Tra un bicchiere di Terrano e l'altro, le giornate scivolano via. Ma in questa vita grama qualcosa, tuttavia, forse si muove.

Non è perfetto questo film, ma ha i suoi meriti, ed è stato girato in una zona d'Italia certo non al primo posto per essere scelta come set cinematografico. Doberdò del Lago (GO), tra l'altro, è conosciuto quasi solo dai giuliani e dai bisiacchi che vivono nelle zone limitrofe (tra cui anch'io). A ridosso del confine sloveno, è una realtà rurale circondata da boschi, colline e vigneti, i quali, messa da parte la componente "alcolica" e satirica del film, rappresentano il fiore all'occhiello dell'economia locale.
Dunque il film, giusto.
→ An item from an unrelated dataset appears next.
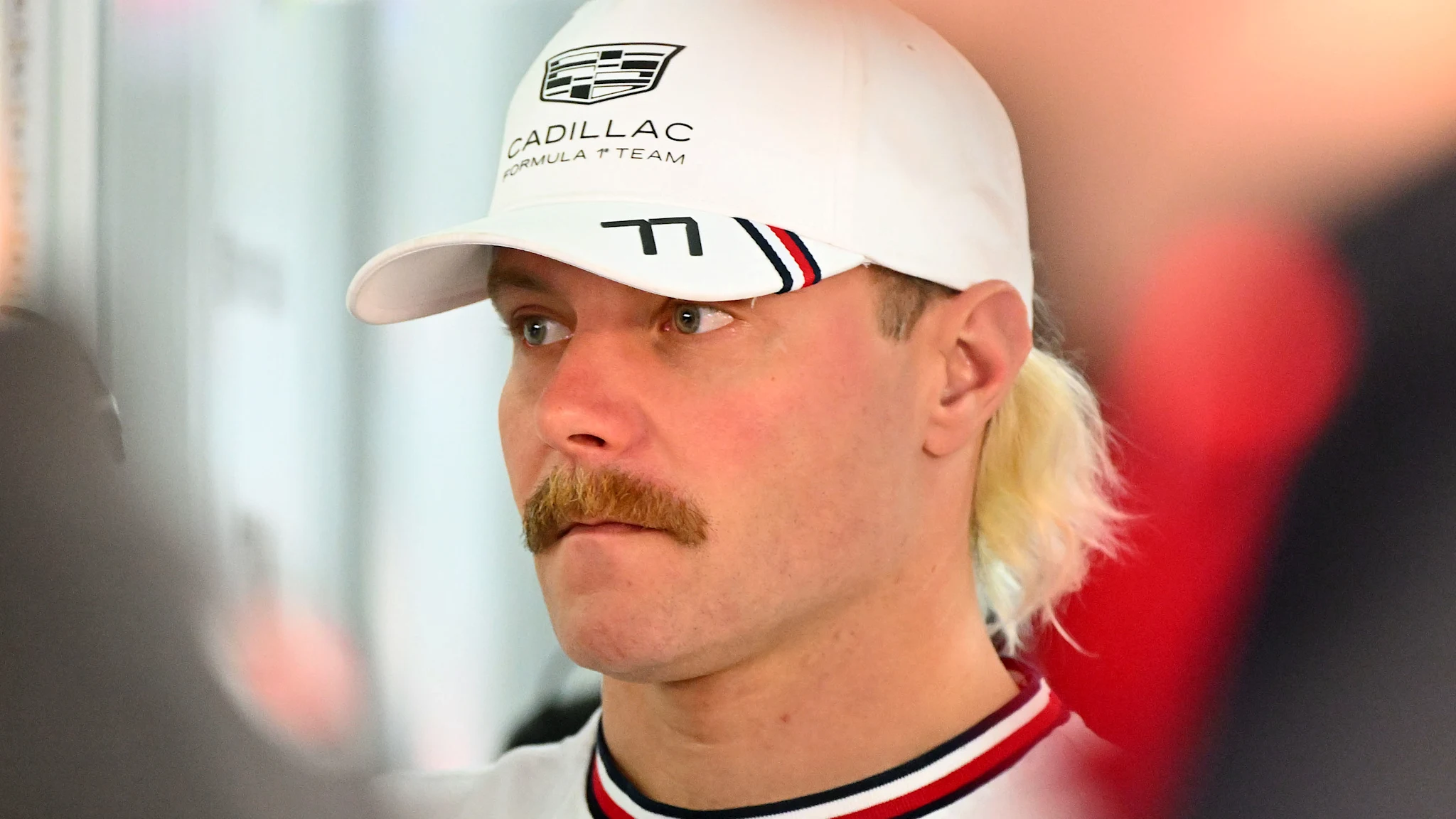 Valtteri Bottas sofre punição no grid do Grande Prêmio da Cidade do México​‌​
L'opera dà di questi luoghi un ritratto non certo lusinghiero: si beve molto e si lavora poco, la vita è grama e noiosa, i vecchi trascorrono il tempo all'enoteca od osteria, e i meno vecchi conducono una vita minimalista senza arte ne parte. Il protagonista è un fallito, un uomo che fa un lavoro non certo prestigioso, e sogna una fuga impossibile, senza neppure sapere per dove. Bisogna anche dire che le sconfitte che ha avuto se le è meritate, come il fatto che la moglie l'ha piantato per colpa sua. E' un uomo meschino e opportunista, anche se non fino in fondo, che intende sfruttare ogni possibile appiglio per ottenere l'agognato riscatto, cioè la stima dei paesani e la riconquista la moglie. Battiston ne dà un ritratto convincente e con diverse sfumature, cioè con tratti egoistici che convivono con accenti di bontà o quasi. Del resto, l'attore ha ripreso un personaggio semiserio di quelli nei quali funziona, che gli ha permesso di imporsi nel cinema italiano. E non si è cimentato, come in qualche altra pellicola, in ruoli drammatici e intellettuali che non fanno per lui. Sono bravi anche gli attori che interpretano la ex-moglie e il suo secondo marito, un ruolo, questo, sfumato tra bonarietà, ingenuità, meschinità e piccineria.
La sceneggiatura e il soggetto presentano molti nomi, tuttavia il film non è "schizofrenico" come a volte accade in casi simili. Il ritratto di quel microcosmo agreste è abbastanza coeso. Quello che rimprovero loro è qualche caduta in un cinismo un po' pesante, come l'urna cineraria gettata dalla macchina in corsa e la quasi sceneggiata napoletana che il protagonista recita davanti ai parenti della zia morta. Il regista, infine, doveva secondo me inquadrare di più i luoghi, le case, i paesaggi; l'ambientazione, infatti, risulta un po' sguarnita e indefinita. Oleotto, infatti, inquadra quasi solo gli attori e ciò che viene del paesaggio e dello sfondo quasi per caso. Fanno eccezione un paio di sequenze di Paolo che si sposta con il suo furgoncino, le quali fanno tirare un sospiro di sollievo.
La scena migliore del film è secondo me la sequenza di Paolo col nipote Zoran nell'osteria slovena, dove Battiston spara le sue cartucce di comicità che, più che sulle parole, poggiano sulla sua loquela e modo di fare.
Nonostante i difetti, è un'opera meritoria che va segnalata, di un genere e di un'ambientazione inusuali e per questo ancora tutti da battere. Dei filmetti come compitini di uno scolaro pigro che scrive il minimo, con le solite quattro banalità, ne abbiamo le tasche piene.